Hal tersebut telah disadari perusahaan-perusahaan raksasa dunia saat ini. Mereka menyimpulkan bahwa inti kemampuan pribadi dan sosial yang merupakan kunci utama keberhasilan seseorang sesungguhnya adalah kecerdasan emosi. Sorokin, yang tanpa kenal lelah mempelajari sejarah kebudayaan manusia, menemukan banyak hal dari kajiannya yang ternyata cocok dengan perihal kecerdasan emosi yang ia sebut intuisi manusia. Di antara para ahli yang kemudian mendukung pandangannya intuisi sebagai dasar kebenaran sebutlah Plato, Aristoteles, Plotinus, Santo Agustinus, Thomas Hobbes, Henry Bergson, Baruch Spinoza, Carl Jung dan Alfred North Whitehead. Bahkan pendukung fanatik rasionalitas, John Stuart Mill berkata, ... “Kebenaran yang berasal dari nurani merupakan kebenaran yang dijadikan acuan bagi semua kebenaran yang lain.”
Seorang pakar lainnya berpendapat, “Yang telah saya temukan selama bertahun-tahun adalah bahwa pada umumnya orang-orang hebat yang kita kenang adalah mereka yang paling berkenan di hati kita. Mungkin mereka adalah orang-orang jenius yang kreatif dan intuitif. Atau mereka yang mempunyai kesungguhan hati dan keberanian. Mereka adalah orang-orang yang memiliki kejujuran emosi (hati) dan tidak mau hidup dalam kepura-puraan. Mereka mempunyai kemauan untuk memperbarui keadaan, mempertanyakan aturan-aturan yang membedakan golongan, mengulurkan kasih sayang, atau mengucapkan kata-kata yang ramah. Mereka mempunyai standar tersendiri dalam hal integritas dan terus-menerus mencari makna-makna kehidupan yang lebih dalam.”

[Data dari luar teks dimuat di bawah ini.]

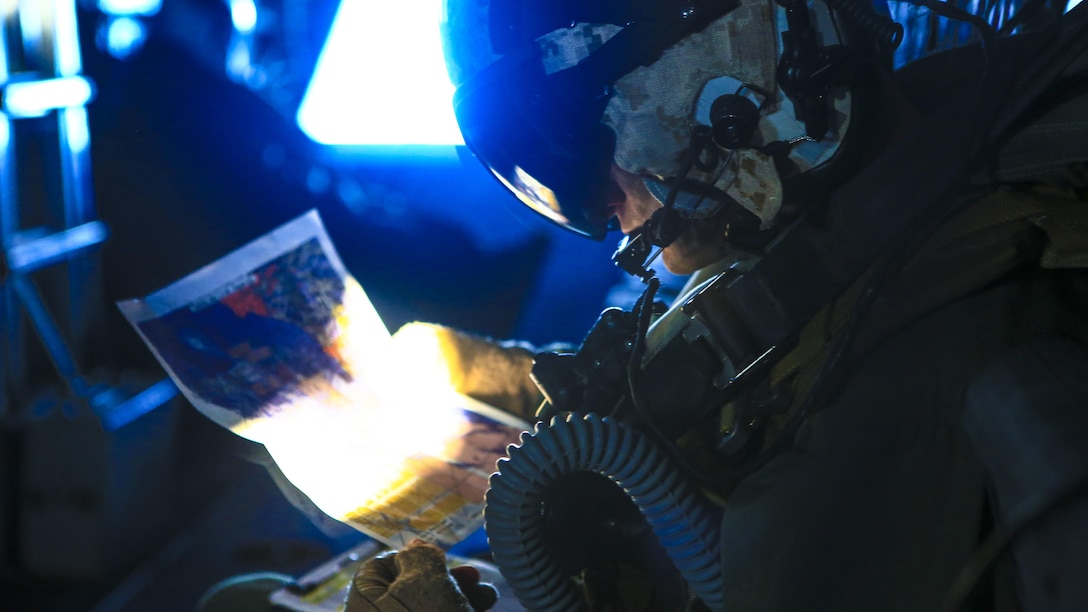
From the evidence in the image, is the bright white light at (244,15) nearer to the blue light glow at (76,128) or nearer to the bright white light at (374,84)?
the bright white light at (374,84)

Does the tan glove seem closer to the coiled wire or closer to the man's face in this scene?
the man's face

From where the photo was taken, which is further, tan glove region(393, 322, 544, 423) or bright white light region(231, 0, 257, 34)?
bright white light region(231, 0, 257, 34)

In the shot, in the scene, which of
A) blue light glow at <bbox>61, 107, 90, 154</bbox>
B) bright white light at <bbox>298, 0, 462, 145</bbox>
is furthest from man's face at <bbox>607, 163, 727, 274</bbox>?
bright white light at <bbox>298, 0, 462, 145</bbox>

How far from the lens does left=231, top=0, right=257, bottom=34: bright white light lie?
8.20 ft

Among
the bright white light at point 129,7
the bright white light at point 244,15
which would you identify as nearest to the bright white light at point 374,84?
the bright white light at point 244,15

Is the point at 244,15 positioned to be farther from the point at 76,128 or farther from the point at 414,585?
the point at 414,585

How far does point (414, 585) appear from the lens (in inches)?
30.9

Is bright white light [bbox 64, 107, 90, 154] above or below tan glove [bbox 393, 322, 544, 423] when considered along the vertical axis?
above

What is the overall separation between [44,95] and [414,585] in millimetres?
1534

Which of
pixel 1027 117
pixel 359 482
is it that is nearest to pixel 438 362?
pixel 359 482

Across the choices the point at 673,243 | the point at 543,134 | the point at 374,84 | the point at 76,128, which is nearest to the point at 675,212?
the point at 673,243

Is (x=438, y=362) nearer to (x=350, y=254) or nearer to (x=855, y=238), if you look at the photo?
(x=855, y=238)

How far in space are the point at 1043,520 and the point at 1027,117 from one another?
337 mm

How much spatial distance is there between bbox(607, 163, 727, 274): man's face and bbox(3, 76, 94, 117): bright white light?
1.36 meters
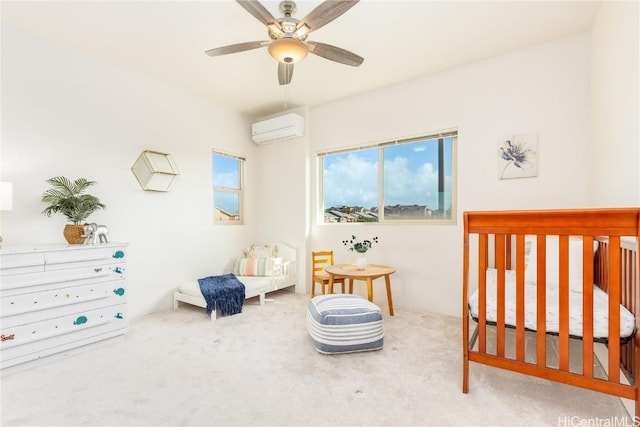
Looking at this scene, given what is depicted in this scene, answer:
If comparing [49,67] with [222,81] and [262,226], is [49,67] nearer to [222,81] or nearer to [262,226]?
[222,81]

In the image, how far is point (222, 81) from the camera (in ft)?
11.4

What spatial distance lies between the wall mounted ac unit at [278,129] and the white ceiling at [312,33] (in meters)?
0.74

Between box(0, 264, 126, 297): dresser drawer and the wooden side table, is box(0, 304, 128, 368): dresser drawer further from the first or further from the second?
the wooden side table

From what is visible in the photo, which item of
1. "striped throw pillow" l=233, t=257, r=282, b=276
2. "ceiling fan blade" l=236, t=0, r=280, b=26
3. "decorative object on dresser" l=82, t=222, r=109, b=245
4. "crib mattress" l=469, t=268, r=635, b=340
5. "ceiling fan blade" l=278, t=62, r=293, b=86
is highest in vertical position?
"ceiling fan blade" l=236, t=0, r=280, b=26

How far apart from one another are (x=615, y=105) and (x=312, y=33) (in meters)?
2.26

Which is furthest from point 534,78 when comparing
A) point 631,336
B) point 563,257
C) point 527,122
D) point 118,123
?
point 118,123

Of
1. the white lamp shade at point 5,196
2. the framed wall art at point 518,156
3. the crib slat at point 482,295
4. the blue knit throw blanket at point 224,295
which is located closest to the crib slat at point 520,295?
the crib slat at point 482,295

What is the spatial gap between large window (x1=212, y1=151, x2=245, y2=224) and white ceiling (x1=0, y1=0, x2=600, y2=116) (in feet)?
3.90

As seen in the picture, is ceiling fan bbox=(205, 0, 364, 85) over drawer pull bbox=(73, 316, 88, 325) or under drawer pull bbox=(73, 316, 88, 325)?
over

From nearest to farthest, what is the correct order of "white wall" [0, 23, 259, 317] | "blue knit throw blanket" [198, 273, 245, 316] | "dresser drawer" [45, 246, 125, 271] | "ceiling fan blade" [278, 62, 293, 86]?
1. "dresser drawer" [45, 246, 125, 271]
2. "ceiling fan blade" [278, 62, 293, 86]
3. "white wall" [0, 23, 259, 317]
4. "blue knit throw blanket" [198, 273, 245, 316]

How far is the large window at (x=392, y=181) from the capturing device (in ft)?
11.2

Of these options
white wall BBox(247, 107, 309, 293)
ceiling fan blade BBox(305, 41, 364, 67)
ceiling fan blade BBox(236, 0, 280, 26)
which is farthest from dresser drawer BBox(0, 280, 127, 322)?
ceiling fan blade BBox(305, 41, 364, 67)

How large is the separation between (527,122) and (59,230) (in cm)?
440

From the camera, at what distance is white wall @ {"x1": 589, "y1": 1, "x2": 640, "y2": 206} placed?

Suara hati murni itulah yang harusnya dijadikan dasar prinsip paling sederhana, yang mampu memberi rasa aman, pedoman, kekuatan, serta kebijaksanaan. Menurut Covey, “Di sinilah Anda berurusan dengan visi dan nilai Anda. Di sinilah Anda gunakan anugerah Anda—kesadaran diri (self awareness)—untuk memeriksa peta diri Anda. Jika Anda menghargai prinsip yang benar, paradigma Anda sesungguhnya berdasarkan pada prinsip dan kenyataan dengan suara hati yang berperan sebagai kompasnya.” Namun bagaimana cara untuk memperoleh dan mengenal suara hati sejati itu? Buku ini akan membantu Anda menjawabnya.
"Bacalah dengan nama Tuhan-mu yang menciptakan. Menciptakan manusia dari segumpal darah. Bacalah! Tuhanmulah Yang Maha Pemurah. Yang mengajar dengan kalam. Mengajar manusia apa yang tiada ia tahu" QS Al-‘Alaq (Segumpal Darah) 96:1-5
Kesimpulan dari Ary Ginanjar bahwa EQ adalah kemampuan untuk merasa. Kunci kecerdasan emosi adalah pada kejujuran Anda pada suara hati. Tiga pertanyaan yang selanjutnya perlu diajukan, yaitu apakah Anda jujur pada diri sendiri? Seberapa cermat Anda merasakan perasaan terdalam pada diri Anda? Seringkah Anda tidak mempedulikannya?